The allegation could not be more serious, and Mr. Welch's attorney, Sol Z. Rosen, has filed a pretrial motion to shift jurisdiction from Washington on grounds that adverse publicity has already made it impossible to empanel an unbiased jury. The prosecutors disagree, and Chief Judge H. Carl Moultrie, who is presiding at the Welch trial, will have to rule on the request. Related to the motion are other defense requests of more immediate and disturbing concern. Mr. Rosen has asked that all pretrial hearings be closed to the press and has subpoenaed the reporters -- and all stories on the case from both The Post and The Star. A secret trial remains a dubious trial, in our opinion. There is no reason for one in the Welch case, especially since the defendant himself has raised the ante in playing pretrial publicity poker on more than one occasion.
First came his voluntary interview with Life magazine, for which Mr. Welch received about $8,000 in return for assigning the magazine the right to exclusive use of certain personal photographs. Since then, he has given other interviews, including the one to this newspaper, and has arranged the sale of rights to a book on his life to a New York writer.
Under the circumstances, what would be the logic of closing pretrial or trial proceedings in his case to the working press? Is it that, unlike others, they have not paid for the privilege of reporting him?

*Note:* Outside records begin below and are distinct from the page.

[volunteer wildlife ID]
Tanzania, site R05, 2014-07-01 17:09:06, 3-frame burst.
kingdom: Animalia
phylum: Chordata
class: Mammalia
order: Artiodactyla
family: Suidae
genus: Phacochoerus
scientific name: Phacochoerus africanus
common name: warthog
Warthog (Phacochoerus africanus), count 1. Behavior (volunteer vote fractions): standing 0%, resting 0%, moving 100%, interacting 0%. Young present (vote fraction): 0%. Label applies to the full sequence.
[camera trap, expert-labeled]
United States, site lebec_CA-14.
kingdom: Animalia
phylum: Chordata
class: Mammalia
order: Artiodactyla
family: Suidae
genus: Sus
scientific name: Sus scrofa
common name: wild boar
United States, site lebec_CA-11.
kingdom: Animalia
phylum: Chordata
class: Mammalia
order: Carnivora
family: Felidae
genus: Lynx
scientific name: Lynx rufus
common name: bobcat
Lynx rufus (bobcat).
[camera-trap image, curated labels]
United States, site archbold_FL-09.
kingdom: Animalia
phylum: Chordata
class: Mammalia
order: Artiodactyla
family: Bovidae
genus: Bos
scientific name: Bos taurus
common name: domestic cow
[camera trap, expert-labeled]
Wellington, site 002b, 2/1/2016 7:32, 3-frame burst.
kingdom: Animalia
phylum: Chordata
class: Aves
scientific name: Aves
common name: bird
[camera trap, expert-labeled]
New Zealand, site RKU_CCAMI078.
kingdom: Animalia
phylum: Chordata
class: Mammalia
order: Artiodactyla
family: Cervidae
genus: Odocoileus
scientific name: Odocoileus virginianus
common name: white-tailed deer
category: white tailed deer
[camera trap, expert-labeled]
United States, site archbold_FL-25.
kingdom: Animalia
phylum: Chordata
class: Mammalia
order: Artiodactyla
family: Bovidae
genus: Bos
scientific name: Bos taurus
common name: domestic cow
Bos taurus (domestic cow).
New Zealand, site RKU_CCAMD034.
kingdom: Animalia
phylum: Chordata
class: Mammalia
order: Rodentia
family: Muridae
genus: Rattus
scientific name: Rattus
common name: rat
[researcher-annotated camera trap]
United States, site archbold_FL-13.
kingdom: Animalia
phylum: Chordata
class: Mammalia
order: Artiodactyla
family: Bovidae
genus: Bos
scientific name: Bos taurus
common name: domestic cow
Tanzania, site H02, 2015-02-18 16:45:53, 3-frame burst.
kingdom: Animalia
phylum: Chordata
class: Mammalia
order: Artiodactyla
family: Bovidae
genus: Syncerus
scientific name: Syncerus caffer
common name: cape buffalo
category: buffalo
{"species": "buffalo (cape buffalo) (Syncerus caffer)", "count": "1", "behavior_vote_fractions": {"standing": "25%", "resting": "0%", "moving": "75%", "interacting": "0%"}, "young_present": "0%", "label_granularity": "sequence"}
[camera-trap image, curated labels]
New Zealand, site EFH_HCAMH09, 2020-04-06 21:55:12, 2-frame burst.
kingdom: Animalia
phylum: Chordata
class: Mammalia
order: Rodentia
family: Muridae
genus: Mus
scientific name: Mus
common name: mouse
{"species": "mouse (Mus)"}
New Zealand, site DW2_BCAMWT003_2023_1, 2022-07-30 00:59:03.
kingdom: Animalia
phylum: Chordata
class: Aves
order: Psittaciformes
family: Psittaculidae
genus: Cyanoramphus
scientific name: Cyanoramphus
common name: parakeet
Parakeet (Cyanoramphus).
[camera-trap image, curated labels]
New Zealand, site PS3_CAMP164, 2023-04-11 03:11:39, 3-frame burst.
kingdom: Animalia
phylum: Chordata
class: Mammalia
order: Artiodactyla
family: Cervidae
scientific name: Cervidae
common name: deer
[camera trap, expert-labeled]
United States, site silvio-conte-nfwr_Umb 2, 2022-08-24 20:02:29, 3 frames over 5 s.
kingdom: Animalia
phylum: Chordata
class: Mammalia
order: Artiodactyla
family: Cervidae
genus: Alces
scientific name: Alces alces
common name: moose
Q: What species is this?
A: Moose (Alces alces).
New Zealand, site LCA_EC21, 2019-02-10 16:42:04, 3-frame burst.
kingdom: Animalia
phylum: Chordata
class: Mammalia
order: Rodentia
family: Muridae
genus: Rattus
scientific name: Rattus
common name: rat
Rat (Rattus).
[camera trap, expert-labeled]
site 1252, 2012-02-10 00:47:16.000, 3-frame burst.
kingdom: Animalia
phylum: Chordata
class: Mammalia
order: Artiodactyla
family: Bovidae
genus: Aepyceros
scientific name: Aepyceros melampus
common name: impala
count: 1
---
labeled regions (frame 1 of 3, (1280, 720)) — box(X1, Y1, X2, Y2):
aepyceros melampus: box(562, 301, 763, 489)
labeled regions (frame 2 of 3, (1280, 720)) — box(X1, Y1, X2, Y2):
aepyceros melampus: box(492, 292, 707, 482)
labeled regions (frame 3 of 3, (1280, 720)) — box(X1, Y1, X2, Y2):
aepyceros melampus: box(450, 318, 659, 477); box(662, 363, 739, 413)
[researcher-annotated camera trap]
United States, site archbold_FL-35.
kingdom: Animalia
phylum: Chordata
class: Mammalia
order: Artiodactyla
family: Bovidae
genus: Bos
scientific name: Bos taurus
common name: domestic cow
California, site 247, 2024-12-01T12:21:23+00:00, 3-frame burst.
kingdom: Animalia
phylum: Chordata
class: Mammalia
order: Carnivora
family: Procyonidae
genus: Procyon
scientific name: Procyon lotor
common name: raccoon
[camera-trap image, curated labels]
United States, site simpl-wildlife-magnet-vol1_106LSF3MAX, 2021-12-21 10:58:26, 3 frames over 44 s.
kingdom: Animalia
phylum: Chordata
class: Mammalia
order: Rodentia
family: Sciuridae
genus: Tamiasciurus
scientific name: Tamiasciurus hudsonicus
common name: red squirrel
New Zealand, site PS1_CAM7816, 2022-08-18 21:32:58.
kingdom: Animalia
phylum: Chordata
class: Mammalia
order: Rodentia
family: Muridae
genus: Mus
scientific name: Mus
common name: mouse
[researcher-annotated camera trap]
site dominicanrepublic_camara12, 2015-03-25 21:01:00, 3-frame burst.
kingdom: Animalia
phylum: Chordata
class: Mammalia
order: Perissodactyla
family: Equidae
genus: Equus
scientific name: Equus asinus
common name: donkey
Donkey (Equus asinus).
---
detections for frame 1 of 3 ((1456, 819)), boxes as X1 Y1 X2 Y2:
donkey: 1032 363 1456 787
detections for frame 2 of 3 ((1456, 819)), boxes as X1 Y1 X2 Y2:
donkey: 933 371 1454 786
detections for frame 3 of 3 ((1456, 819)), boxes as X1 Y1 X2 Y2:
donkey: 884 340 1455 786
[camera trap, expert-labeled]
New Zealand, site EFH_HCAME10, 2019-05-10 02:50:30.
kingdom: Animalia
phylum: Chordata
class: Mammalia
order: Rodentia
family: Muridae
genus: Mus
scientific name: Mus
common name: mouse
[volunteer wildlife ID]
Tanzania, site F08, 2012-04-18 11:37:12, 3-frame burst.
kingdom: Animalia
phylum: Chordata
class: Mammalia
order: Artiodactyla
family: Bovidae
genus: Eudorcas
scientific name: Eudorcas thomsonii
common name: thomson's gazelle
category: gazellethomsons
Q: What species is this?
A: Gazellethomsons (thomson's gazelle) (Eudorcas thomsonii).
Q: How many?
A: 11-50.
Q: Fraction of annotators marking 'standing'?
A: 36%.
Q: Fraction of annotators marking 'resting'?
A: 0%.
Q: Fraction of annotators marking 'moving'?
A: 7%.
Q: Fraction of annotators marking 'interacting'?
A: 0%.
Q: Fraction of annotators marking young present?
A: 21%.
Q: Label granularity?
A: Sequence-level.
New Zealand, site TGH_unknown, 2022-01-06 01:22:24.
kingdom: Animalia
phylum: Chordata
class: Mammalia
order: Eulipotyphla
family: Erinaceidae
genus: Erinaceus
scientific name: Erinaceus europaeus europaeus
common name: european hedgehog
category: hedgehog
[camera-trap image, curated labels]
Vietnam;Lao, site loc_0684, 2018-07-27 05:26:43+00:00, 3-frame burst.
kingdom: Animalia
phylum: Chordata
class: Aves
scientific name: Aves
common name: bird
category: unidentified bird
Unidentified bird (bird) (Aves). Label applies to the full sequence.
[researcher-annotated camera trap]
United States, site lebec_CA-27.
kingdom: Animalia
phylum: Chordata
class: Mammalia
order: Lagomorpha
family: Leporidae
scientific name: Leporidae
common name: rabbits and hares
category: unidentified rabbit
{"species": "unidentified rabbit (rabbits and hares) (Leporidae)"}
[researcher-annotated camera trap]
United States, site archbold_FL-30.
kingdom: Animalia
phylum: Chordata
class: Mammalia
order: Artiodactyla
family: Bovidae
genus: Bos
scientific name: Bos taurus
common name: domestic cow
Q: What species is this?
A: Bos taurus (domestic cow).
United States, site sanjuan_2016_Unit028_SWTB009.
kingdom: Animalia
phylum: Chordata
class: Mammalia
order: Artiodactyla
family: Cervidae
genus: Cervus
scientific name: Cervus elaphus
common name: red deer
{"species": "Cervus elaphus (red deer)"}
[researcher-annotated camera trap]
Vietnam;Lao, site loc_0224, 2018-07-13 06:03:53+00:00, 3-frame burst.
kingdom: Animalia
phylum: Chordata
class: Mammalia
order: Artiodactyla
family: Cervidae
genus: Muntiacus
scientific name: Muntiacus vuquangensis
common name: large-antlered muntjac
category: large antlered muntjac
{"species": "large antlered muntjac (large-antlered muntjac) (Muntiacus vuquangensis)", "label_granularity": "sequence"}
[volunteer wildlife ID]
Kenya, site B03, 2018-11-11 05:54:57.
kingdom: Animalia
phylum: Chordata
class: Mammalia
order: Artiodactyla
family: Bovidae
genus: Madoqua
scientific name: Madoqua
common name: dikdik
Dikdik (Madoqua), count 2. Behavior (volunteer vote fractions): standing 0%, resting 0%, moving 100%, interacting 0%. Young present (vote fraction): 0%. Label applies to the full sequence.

As for Mr. Welch's request for a change of venue and other pretrial motions, Judge Moultrie needs no assistance from us in determining their merits. Whatever its outcome, though, the Welch case has reminded the press again of how carefully it must proceed during such sensitive proceedings if judges, lawyers on both sides and the public are not to put the media on trial instead of the defendant. Since the Welch case will probably not be the last dramatic trial to be held in Washington this year, today is a sadly appropriate day to remind ourselves that all parties involved -- prosecution, defense, judge, jury, and the press -- bear responsibility for proving that pretrial publicity, however generated, need not prevent a fair judgment in open court.